**EXERCISE**
Retype exactly the lines that run from the line with "From the standpoint" to the final line of the entries, keeping both ends and nothing else.

**MATERIAL TO PROCESS**
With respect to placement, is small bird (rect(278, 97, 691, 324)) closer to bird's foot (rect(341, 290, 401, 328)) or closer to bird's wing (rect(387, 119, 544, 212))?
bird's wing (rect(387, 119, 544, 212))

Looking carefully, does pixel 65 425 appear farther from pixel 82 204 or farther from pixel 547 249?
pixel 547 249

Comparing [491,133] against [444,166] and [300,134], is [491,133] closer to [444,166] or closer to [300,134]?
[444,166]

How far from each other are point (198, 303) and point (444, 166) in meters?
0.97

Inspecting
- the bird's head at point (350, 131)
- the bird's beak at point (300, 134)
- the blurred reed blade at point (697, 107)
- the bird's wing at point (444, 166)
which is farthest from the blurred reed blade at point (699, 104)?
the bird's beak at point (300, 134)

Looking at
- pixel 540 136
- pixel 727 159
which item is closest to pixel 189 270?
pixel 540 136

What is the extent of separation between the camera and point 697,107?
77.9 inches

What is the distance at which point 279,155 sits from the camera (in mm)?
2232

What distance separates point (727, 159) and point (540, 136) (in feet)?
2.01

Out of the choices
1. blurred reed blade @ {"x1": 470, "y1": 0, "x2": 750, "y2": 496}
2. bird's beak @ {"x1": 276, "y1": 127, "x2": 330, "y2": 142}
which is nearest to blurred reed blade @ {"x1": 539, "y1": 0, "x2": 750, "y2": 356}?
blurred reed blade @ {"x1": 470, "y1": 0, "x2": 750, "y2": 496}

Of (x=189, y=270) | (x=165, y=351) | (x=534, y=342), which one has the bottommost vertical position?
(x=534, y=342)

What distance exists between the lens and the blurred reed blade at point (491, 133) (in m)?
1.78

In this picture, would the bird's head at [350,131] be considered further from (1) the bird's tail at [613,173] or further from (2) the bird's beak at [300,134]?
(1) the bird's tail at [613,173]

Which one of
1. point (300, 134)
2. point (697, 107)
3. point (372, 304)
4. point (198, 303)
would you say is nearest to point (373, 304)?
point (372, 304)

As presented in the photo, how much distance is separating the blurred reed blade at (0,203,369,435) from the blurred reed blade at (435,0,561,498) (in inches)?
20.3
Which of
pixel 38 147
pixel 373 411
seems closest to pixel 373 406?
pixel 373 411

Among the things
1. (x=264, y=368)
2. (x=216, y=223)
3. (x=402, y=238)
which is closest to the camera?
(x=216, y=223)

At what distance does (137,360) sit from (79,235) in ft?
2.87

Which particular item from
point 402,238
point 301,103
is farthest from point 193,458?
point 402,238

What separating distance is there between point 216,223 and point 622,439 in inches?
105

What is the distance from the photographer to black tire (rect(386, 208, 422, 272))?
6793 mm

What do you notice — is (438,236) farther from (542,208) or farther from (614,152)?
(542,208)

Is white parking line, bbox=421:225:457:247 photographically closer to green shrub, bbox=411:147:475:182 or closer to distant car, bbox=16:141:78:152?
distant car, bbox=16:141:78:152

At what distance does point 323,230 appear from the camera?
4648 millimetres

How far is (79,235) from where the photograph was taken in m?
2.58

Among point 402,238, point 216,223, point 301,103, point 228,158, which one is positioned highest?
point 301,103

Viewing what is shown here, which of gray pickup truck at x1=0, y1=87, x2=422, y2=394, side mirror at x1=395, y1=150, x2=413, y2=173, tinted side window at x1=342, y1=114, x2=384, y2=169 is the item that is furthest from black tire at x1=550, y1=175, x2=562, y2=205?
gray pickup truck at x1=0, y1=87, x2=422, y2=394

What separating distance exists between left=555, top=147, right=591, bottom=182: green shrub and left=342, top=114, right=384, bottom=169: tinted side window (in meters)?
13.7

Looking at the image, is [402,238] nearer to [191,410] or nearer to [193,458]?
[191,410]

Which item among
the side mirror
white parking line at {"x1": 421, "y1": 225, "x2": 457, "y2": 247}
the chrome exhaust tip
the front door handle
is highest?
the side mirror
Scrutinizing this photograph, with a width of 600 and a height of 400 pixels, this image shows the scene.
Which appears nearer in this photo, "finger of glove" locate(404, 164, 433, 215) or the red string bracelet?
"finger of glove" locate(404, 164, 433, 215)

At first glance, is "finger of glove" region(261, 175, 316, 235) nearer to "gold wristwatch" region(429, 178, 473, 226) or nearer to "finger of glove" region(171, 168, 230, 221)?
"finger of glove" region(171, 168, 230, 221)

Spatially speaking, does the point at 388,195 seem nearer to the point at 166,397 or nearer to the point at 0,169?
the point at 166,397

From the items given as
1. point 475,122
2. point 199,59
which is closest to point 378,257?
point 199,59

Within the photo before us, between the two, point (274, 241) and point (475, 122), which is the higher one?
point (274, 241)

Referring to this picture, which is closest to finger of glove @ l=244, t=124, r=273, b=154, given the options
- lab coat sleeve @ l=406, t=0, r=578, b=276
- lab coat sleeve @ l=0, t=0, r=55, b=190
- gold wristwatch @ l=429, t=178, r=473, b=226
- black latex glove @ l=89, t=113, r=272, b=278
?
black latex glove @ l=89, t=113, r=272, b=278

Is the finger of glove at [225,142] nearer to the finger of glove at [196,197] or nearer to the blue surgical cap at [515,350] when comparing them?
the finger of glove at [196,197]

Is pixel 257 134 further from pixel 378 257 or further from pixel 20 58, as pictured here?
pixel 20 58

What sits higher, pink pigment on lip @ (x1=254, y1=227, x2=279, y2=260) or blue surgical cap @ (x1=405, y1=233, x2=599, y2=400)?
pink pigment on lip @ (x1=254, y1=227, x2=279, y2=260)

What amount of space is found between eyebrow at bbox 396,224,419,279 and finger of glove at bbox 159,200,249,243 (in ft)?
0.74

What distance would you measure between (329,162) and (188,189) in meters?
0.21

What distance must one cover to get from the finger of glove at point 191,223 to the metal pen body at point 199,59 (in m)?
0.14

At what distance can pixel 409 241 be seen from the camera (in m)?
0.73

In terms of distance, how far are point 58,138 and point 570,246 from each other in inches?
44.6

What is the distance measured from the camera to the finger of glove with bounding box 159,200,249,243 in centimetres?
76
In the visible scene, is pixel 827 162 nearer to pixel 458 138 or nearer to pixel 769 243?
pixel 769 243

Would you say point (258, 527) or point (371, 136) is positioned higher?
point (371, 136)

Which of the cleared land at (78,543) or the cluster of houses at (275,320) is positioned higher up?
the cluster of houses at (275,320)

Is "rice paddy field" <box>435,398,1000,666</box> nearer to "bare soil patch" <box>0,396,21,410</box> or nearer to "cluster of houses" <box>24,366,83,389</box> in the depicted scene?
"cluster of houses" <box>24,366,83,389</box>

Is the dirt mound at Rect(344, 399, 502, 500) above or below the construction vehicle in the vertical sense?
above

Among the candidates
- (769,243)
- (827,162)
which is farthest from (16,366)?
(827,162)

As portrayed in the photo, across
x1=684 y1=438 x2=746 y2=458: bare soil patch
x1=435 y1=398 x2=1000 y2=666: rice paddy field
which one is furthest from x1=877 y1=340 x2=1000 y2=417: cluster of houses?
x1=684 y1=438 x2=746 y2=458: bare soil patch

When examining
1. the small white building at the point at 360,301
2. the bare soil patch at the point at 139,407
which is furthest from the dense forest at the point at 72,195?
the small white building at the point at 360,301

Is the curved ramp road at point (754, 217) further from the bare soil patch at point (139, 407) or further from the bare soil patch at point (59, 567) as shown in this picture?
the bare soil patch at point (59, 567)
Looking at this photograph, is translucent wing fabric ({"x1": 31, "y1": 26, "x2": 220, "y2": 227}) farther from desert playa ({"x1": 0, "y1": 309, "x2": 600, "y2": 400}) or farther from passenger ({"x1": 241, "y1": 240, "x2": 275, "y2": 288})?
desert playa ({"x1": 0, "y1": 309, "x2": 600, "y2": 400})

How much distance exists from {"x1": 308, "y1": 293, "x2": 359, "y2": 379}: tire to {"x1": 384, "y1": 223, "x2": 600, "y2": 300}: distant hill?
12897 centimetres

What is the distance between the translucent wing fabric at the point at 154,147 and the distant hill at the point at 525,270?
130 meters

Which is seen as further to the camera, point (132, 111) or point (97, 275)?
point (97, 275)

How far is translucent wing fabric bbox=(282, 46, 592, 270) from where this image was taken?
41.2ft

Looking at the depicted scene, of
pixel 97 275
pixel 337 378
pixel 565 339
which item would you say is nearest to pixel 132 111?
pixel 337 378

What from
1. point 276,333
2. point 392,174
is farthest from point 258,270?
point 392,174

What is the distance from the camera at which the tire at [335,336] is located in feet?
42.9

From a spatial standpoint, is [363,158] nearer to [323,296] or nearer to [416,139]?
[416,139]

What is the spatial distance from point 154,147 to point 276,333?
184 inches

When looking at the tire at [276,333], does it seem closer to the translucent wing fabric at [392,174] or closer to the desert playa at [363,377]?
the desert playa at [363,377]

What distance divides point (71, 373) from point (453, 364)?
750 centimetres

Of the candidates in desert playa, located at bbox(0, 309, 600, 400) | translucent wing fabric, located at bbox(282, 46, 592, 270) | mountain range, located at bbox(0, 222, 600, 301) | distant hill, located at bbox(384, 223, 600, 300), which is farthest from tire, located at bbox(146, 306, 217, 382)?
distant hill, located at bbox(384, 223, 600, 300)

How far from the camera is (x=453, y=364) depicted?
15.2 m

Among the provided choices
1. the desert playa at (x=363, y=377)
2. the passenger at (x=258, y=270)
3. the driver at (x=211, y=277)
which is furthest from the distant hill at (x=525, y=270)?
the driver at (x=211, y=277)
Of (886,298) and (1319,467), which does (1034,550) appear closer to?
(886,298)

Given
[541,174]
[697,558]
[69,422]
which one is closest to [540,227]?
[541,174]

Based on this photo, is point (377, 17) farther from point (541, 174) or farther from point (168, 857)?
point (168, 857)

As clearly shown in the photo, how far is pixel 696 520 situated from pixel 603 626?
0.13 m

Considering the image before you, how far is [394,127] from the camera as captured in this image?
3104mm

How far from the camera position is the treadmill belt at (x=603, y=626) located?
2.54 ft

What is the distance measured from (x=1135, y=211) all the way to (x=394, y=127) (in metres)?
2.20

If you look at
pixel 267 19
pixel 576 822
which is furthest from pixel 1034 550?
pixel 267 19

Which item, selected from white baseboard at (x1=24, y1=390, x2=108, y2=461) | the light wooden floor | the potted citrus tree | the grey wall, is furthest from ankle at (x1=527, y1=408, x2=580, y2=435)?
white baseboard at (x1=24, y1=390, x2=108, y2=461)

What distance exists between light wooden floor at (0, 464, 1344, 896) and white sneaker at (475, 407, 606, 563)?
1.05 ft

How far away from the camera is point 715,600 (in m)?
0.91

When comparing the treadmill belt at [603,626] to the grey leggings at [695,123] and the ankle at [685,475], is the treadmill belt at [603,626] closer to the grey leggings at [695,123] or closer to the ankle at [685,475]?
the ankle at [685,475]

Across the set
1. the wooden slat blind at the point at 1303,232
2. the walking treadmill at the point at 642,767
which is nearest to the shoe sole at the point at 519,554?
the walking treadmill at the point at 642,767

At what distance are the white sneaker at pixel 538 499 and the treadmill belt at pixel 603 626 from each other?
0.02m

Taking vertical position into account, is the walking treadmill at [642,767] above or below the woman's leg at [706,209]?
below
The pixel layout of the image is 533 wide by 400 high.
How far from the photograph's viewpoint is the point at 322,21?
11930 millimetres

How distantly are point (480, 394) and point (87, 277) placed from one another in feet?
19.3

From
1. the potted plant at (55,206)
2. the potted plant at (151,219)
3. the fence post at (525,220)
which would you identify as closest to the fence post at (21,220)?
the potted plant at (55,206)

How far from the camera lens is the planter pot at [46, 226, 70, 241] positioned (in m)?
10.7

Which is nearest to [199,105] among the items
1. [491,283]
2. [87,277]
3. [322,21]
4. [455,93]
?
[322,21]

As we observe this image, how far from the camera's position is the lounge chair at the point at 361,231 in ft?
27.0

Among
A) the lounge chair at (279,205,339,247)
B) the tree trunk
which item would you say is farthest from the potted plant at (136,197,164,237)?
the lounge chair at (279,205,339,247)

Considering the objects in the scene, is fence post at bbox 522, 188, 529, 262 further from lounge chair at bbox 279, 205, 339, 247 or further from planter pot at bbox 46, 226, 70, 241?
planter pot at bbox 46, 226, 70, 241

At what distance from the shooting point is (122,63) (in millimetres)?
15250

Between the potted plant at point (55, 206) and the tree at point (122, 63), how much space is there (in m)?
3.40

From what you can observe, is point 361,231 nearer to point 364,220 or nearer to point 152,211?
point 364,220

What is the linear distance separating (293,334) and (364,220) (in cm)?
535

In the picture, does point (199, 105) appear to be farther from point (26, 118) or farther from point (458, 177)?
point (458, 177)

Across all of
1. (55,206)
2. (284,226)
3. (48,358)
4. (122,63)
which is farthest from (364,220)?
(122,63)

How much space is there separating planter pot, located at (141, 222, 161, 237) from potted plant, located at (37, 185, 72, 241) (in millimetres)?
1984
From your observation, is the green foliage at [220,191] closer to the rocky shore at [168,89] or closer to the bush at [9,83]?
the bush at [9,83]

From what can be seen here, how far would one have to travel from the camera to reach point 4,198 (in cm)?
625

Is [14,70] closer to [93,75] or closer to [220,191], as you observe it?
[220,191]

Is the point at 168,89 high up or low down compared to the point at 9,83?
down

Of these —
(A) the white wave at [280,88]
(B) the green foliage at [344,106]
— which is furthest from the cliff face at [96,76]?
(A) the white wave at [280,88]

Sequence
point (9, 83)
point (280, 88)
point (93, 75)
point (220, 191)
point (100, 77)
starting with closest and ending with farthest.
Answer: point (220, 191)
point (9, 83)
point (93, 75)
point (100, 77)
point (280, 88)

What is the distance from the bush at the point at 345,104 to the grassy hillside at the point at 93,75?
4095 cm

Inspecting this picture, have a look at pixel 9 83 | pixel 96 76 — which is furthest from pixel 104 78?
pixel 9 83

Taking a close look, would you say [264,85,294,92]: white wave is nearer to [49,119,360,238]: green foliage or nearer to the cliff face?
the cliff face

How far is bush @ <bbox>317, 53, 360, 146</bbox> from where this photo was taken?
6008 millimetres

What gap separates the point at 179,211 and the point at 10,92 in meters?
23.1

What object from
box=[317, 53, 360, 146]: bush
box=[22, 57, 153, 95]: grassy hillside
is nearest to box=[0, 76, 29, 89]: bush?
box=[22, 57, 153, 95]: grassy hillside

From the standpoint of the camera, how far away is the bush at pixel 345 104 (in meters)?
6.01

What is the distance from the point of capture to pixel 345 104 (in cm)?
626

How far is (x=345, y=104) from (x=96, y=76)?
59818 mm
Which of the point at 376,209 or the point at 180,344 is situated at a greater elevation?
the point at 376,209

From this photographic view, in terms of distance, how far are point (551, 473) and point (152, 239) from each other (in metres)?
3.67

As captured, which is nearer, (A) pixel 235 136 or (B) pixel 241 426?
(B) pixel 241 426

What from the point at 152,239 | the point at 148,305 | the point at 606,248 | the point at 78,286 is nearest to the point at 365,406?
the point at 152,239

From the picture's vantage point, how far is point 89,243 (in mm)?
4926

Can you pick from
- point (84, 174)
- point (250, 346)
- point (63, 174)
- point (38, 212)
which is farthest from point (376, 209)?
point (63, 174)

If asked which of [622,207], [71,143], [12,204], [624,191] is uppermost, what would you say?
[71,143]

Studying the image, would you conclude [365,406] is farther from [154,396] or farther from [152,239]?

**SOLUTION TO THIS TASK**
From the standpoint of the camera, how far away is the bush at pixel 345 104 (in meters)?
6.01

What is the distance from the point of capture to pixel 345 104 (in cm)?
626

How far is (x=345, y=104) from (x=96, y=76)?
59818 mm
Which of the point at 376,209 or the point at 180,344 is situated at a greater elevation?
the point at 376,209

From this photographic view, in terms of distance, how far are point (551, 473) and point (152, 239) from each other (in metres)?
3.67

As captured, which is nearer, (A) pixel 235 136 or (B) pixel 241 426?
(B) pixel 241 426

What from the point at 152,239 | the point at 148,305 | the point at 606,248 | the point at 78,286 is nearest to the point at 365,406?
the point at 152,239

From the picture's vantage point, how far is point 89,243 (in mm)?
4926

Can you pick from
- point (84, 174)
- point (250, 346)
- point (63, 174)
- point (38, 212)
which is farthest from point (376, 209)?
point (63, 174)

If asked which of [622,207], [71,143], [12,204], [624,191] is uppermost, what would you say?
[71,143]

Studying the image, would you conclude [365,406] is farther from [154,396] or farther from [152,239]?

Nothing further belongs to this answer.